Они проводились в сопровождении звуков бубна и непонятных гортанных вскриков и завываний. Это пели шестьдесят шаманов-нуйэтов, привезенных в столицу в канун Крещения. Устроив коллективное гадание, они объявили, что жить государю осталось считанные недели. Более того, сказали с печалью — он умрет уже в этом 1584 году. Даже дату назвали: 18 марта. Царь им не поверил и пообещал сжечь на костре, сложенном из мокрого хвороста, коли предсказание не исполнится.
Узнав о этом, Мария горько усмехнулась. Даже она при своей наивности и неопытности понимала: после таких слов все сделают, лишь бы предсказание исполнилось.
Однако, как бы там ни было, царь осознавал, что ничего вечного быть не может. Скорее всего именно поэтому, в перерывах между слушаниями странных песнопений шаманов и приемом травяных настоек, что готовили знахарки, уселся за составление завещания, которое переписывал постоянно. Ни для кого, и Марии в том числе, не являлось секретом — текст документа зависит от того, под влияние кого из своих прихвостней он в этот момент находится: Богдана Бельского или Бориса Годунова.
Первый, гореть ему в адском огне вечным пламенем, настаивал на том, чтобы государством пригласили управлять австрийского эрцгерцога Эрнеста, третьего сына императора Священной Римской империи Максимилиана II и Марии Испанской. Некогда государь хотел его сделать польским королем. И вот это имя неожиданно зазвучало.
Вполне понятно, многим это не понравилось. Мария Федоровна, хотя ее мнения мало кого волновало, также была возмущена настойчивостью Бельского, который, выдвигая кандидатуру этого чужеземца и иноверца, в чем сомнений не имелось, надеялся в будущем на особенные преференции для себя и своих сторонников. Она, конечно, знала историю о том, как на Русь пригласили править Рюриковичей. Но это был славный род. А это кто? Шавка безродная!
Борис Годунов, и это было вполне разумно, уговаривал отдать престол царевичу Федору. Однако советовал назначить при нем опекунский совет, куда, кроме себя, предложил ввести Бельского, боярина Никиту Романовича Захарьина, князей Ивана Федоровича Мстиславского и Ивана Петровича Шуйского. О возможном наследовании престола малолетним царевичем Дмитрием речи никто не вел.
— Может, оно и к лучшему, — успокаивала себя молодая царица, — шансов живым остаться больше будет Зачем убивать, коли права на трона не имеется?

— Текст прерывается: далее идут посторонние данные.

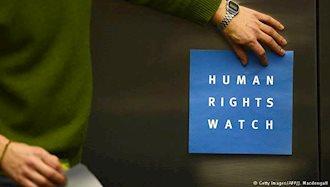 اعتراض هیومن رایت واچ به سرکوب در ایران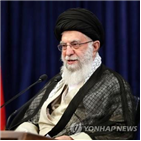이란,이스라엘,복수,파크리자,경고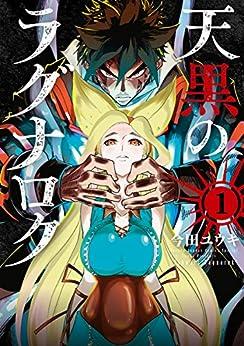 [今田ユウキ]の天黒のラグナロク(1) (サンデーうぇぶりコミックス)
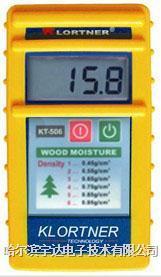 KLORTNER牌KT-506木材水分儀/水分測定儀/水分測量儀/含水率測試儀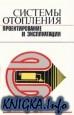 Книга Системы отопления проектирование и эксплуатация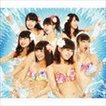 NMB48 / 世界の中心は大阪や〜なんば自治区〜(Type-B/CD+2DVD) [CD]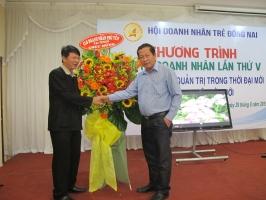 Doanh nhân trẻ thành công nhất Việt Nam năm 2016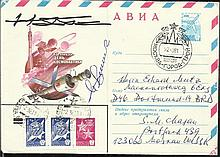 Cosmonaut signed 1981 Soyuz 39 mission cover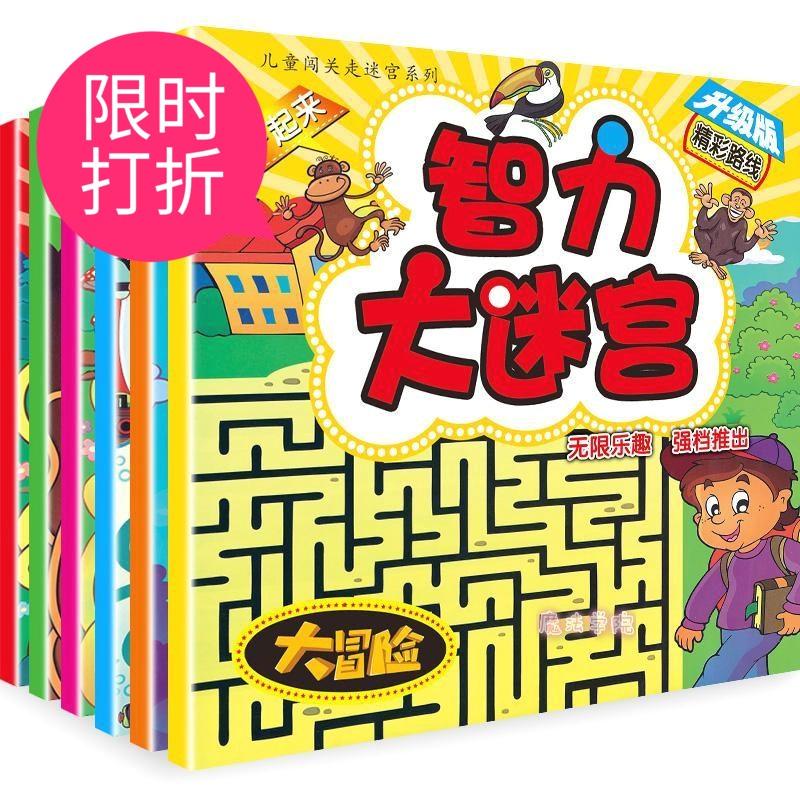 Lính thủy đánh bộ 6 tuổi. Giấy 2017 Trung Quốc 5 tuổi. Cuốn sách mê cung 3 tuổi lớp 4 tuổi thông minh chơi giải đố đi 2 năm 7 tuổi, 8 tuổi.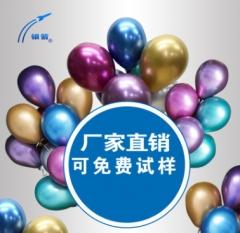 厂家直销乳胶气球用水性铝银浆 金属感强稳定性好银箭铝银浆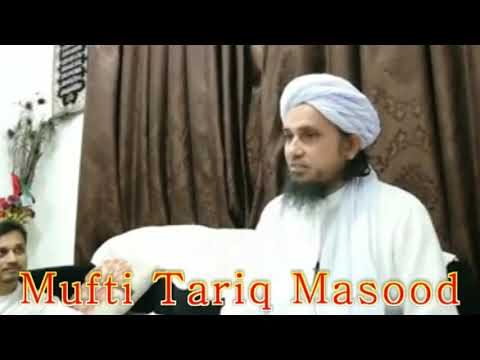 Job (Nokri) Milney Ka Wazifa- نوکری ملنے کا وظیفہ --नौकरी मिलने का वज़िफा-- Mufti Tariq Masood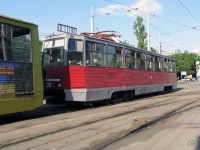 Краснодар. 71-605 (КТМ-5) №314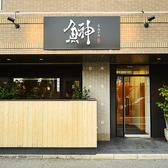 居酒屋 魚神 うおかみの雰囲気3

Но все равно было боязно. Как жить-то без царской защиты? Поэтому очень обрадовалась, узнав, что царь не забыл ее имя упомянуть в завещании. Ей с Дмитрием царь назначил в удел Углич. Всегда считала, что она ему безразлична. Оказывается, ошибалась... А вот новость о том, что воспитание царевича, теперь уже официально, вверил Бельскому, пропади он пропадом, жутко огорчила. Когда об этом пункте в завещании услышала от подкупленной девки «омывальщицы», обмерла, и уже не о чем уже больше другом не могла думать.
Если бы Богдан Яковлевич вдруг как-то враз позабывший про австрийского эрцгерцога, не принялся подбивать Нагих добиваться престола для Дмитрия, а те в свою очередь плечи расправили от гордости, она в сей миг закутала бы ребенка в шубы и убежала куда глаза глядят. Лишь спрятаться куда подальше и любыми средствами сохранить ребенку жизнь.
В отличии от одуревших родных, Мария понимала — не за маленького Дмитрия Бельский хлопочет. Ему одно требуется — в свои руки власть прибрать. С Годунов у него отношения не складывались, вот и искал, к какому берегу прибиться. Отец успокаивал и тихо говорил на ухо, дабы никто не услышал:
— Дурочка, коли сын твой царем станет, монастырь тебе точно не грозит!
Она одними губами отвечала:
— А коли все откроется? Что тогда? Вариант с побегом устраивает куда больше, нежели невидимая корона.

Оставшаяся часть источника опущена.